RECORDS SUPPLIED:
%%

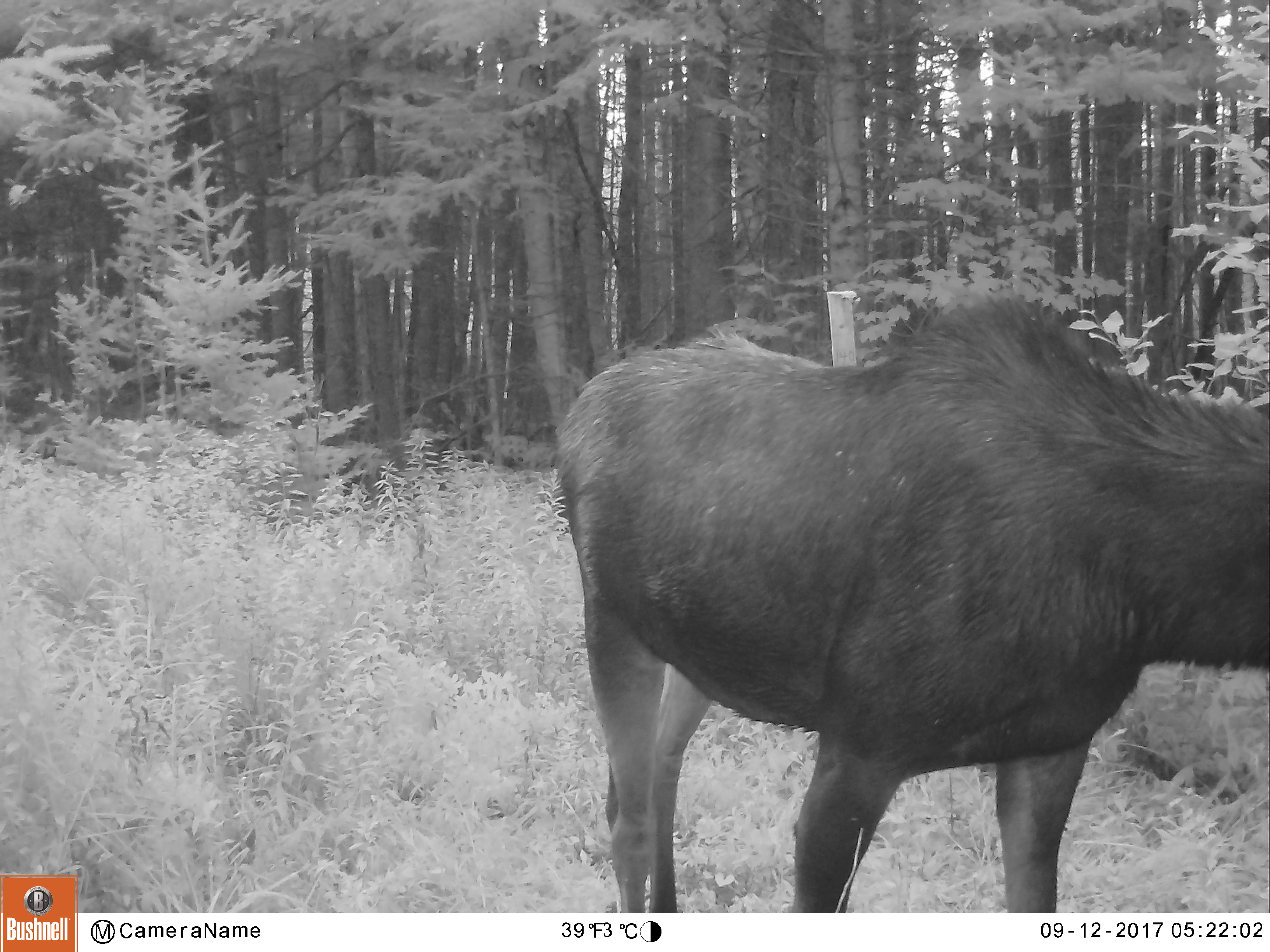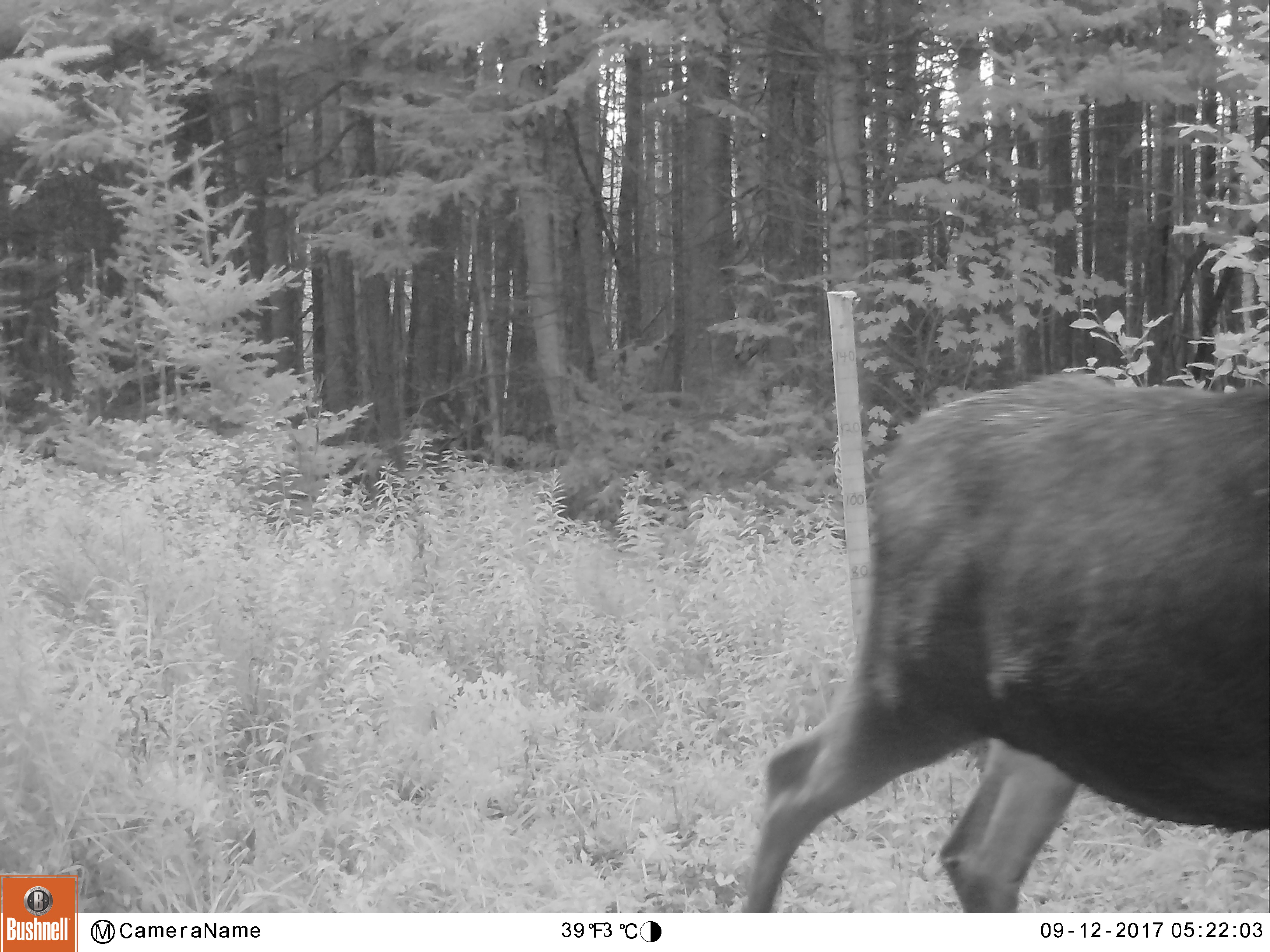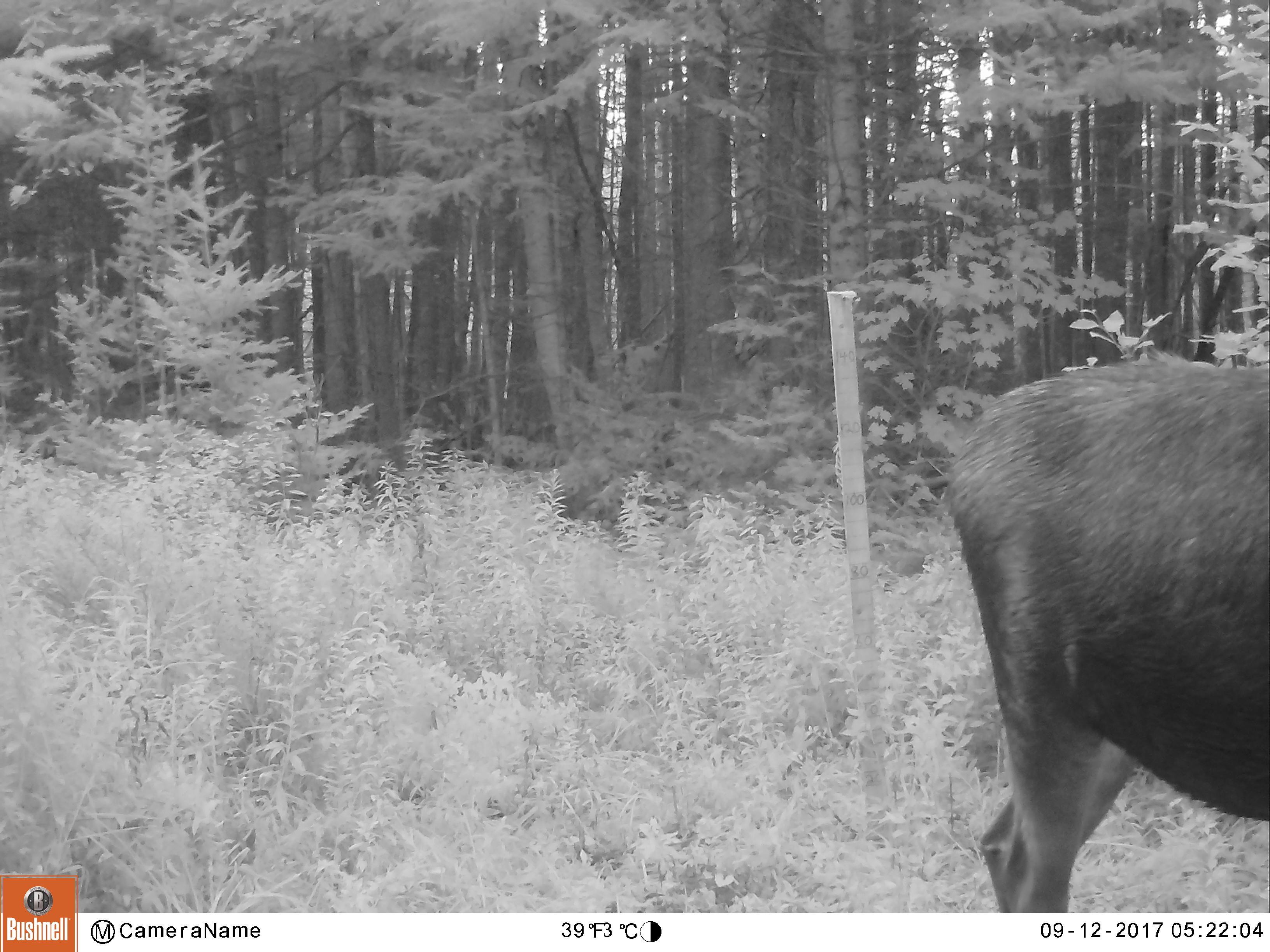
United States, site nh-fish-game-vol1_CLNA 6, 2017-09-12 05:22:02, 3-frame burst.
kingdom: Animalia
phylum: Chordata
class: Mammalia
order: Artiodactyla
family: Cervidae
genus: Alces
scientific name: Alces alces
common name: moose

%%

WHAT TO DO:
Return all the data exactly, and keep the pictures out.

YOUR SOLUTION:
United States, site nh-fish-game-vol1_CLNA 6, 2017-09-12 05:22:02, 3-frame burst.
kingdom: Animalia
phylum: Chordata
class: Mammalia
order: Artiodactyla
family: Cervidae
genus: Alces
scientific name: Alces alces
common name: moose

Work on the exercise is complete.